Being a grandfather was perhaps his most favourite avatar and he never ceased to derive immense joy and pride from his four young grandsons, whether it was a football match victory or a perfect score on a school report card. He had always been a workaholic, maintaining impossible office hours. But that never stopped him from being a family man, getting everyone together for dinners and lunches and of course family holidays whenever possible.
While his softer, playful side came out at home, he was very serious when it came to teaching values to his children and grandchildren. For one thing, he taught them where they belonged—Bangladesh—and that it was their moral duty to do something for their country. This is why Latifur Rahman never once thought of acquiring anything other than a Bangladeshi passport for himself or his family. He educated all his children abroad but insisted they come back, and they did. His daughter Simeen, MD and CEO, Transcom Distribution Co. Ltd (TDCL) and Eskayef Pharmaceuticals Ltd, has been involved in the business for over two decades and has internalised his work ethic, ideals and astute business sense.
One of the most important ideals that he has established is doing ethical business. His track record of honesty and integrity is well-known throughout the business circles, virtues that have evoked respect and admiration. He received the Oslo Business for Peace Award 2012. In a culture where tax evasion is a given, he has been recognised as one of the highest corporate and VAT taxpayers of the country.
To say that he was a successful businessman would be a gross understatement. He was so much more—a visionary who valued independent journalism and its role in keeping democracy alive, resulting in his investing, along with other enterprising individuals, in The Daily Star and Prothom Alo. He had foresight and believed that taking care of those who worked for him was a prerequisite to doing business. He was a leader and a mentor, a loyal friend, brother to many who were not related by blood.

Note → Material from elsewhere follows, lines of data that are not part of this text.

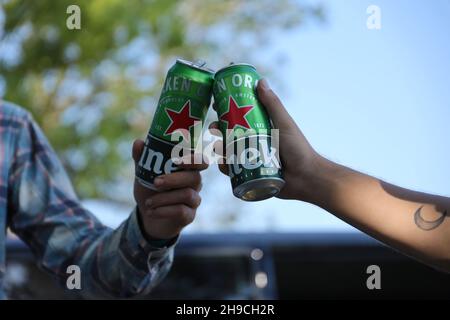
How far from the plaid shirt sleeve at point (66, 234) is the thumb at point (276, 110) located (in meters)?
0.48

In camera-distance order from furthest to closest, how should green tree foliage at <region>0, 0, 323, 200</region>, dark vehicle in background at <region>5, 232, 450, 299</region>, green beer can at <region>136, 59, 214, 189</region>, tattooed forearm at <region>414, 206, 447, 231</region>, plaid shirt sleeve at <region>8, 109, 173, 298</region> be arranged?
green tree foliage at <region>0, 0, 323, 200</region>
dark vehicle in background at <region>5, 232, 450, 299</region>
plaid shirt sleeve at <region>8, 109, 173, 298</region>
green beer can at <region>136, 59, 214, 189</region>
tattooed forearm at <region>414, 206, 447, 231</region>

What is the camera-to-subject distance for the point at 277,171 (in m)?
1.30

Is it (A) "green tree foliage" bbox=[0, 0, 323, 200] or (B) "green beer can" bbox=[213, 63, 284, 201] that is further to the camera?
(A) "green tree foliage" bbox=[0, 0, 323, 200]

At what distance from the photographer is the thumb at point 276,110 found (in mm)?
1320

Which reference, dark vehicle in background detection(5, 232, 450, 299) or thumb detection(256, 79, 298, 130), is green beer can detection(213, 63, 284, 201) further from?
dark vehicle in background detection(5, 232, 450, 299)

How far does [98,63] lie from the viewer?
232 inches

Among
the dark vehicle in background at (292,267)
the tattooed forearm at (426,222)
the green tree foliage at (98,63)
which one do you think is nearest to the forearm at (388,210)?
the tattooed forearm at (426,222)

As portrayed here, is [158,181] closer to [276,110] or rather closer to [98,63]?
[276,110]

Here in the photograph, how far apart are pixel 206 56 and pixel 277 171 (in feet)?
19.1

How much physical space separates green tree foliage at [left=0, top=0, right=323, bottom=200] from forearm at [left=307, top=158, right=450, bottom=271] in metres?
4.36

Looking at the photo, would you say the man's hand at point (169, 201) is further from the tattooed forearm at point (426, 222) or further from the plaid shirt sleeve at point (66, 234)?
the tattooed forearm at point (426, 222)

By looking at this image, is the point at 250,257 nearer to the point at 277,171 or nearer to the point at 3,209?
the point at 3,209

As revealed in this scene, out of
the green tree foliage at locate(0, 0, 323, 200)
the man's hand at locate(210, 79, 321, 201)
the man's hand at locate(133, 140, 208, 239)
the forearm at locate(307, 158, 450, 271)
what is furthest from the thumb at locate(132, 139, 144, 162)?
the green tree foliage at locate(0, 0, 323, 200)

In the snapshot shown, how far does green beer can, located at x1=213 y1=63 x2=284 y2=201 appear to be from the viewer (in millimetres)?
1279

He was articulate, assertive and knowledgeable and insightful about what people were capable of even before they knew it themselves.

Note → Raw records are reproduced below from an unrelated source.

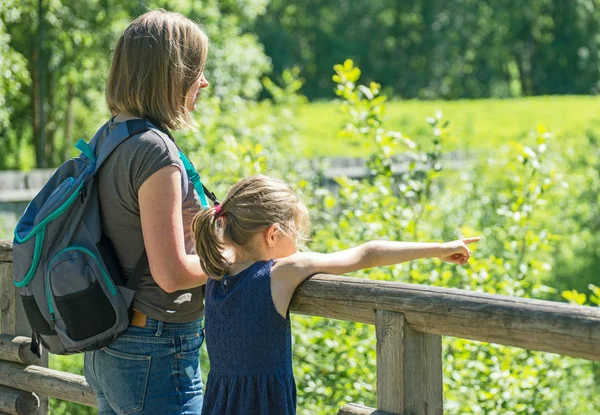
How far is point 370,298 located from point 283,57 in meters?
46.8

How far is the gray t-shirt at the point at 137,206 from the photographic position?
92.0 inches

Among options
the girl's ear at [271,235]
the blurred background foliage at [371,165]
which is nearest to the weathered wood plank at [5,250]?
the blurred background foliage at [371,165]

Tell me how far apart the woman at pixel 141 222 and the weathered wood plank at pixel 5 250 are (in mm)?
1160

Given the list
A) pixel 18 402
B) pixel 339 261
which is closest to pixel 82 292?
pixel 339 261

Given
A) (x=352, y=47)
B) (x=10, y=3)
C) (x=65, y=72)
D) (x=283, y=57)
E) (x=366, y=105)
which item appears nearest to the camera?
(x=366, y=105)

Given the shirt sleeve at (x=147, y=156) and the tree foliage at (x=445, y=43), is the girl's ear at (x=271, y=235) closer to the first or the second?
the shirt sleeve at (x=147, y=156)

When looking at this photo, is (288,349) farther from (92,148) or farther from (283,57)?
(283,57)

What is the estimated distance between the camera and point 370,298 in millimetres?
2383

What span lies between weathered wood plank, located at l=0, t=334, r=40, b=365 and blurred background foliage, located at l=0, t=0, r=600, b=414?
1363 mm

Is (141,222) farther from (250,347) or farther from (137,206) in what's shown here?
(250,347)

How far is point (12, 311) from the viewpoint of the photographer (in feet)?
12.2

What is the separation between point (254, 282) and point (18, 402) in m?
1.64

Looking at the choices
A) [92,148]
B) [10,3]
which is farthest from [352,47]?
[92,148]

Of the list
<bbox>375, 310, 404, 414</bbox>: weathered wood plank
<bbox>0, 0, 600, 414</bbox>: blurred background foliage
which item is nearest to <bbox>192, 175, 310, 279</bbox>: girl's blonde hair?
<bbox>375, 310, 404, 414</bbox>: weathered wood plank
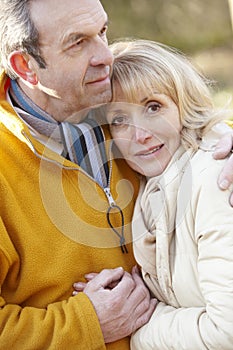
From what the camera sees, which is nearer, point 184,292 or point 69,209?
point 184,292

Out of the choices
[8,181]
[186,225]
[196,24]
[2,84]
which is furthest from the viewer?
[196,24]

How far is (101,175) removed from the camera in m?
2.71

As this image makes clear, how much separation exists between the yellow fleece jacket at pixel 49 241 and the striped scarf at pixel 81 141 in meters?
0.05

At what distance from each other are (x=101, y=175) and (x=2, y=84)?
479 millimetres

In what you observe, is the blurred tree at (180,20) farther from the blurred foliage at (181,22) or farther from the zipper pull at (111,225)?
the zipper pull at (111,225)

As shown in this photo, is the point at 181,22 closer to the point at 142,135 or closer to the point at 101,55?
the point at 101,55

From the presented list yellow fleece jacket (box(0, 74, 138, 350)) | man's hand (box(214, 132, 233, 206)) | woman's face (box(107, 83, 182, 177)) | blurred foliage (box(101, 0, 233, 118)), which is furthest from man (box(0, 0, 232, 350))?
blurred foliage (box(101, 0, 233, 118))

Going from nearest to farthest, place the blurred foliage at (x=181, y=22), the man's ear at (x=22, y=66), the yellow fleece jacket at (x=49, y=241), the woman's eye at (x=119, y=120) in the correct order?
1. the yellow fleece jacket at (x=49, y=241)
2. the woman's eye at (x=119, y=120)
3. the man's ear at (x=22, y=66)
4. the blurred foliage at (x=181, y=22)

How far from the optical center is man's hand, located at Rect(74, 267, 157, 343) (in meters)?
2.52

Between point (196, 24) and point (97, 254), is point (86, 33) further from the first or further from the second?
point (196, 24)

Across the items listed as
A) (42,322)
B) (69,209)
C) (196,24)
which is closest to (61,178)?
(69,209)

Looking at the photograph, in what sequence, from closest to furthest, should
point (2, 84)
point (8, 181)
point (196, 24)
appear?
point (8, 181), point (2, 84), point (196, 24)

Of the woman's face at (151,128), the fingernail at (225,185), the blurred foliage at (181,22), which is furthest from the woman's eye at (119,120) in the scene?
the blurred foliage at (181,22)

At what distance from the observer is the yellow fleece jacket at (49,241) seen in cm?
250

There are so many things about this exceptional personality that should be mentioned—this space can never be enough. For the family of Latifur Rahman, his loss will be excruciatingly obvious at every moment of their lives. For us and the world, it will be the loss of yet another precious guardian who gave us continuous hope in the possibilities of the future.
I will no longer have to be tong-tied and awestruck by the presence of the man who literally pushed me into journalism in his usual, matter-of-fact manner. But how I wish I could get back those precious moments. I would have so much to say.
Aasha Mehreen Amin is Senior Deputy Editor, Editorial and Opinion, The Daily Star.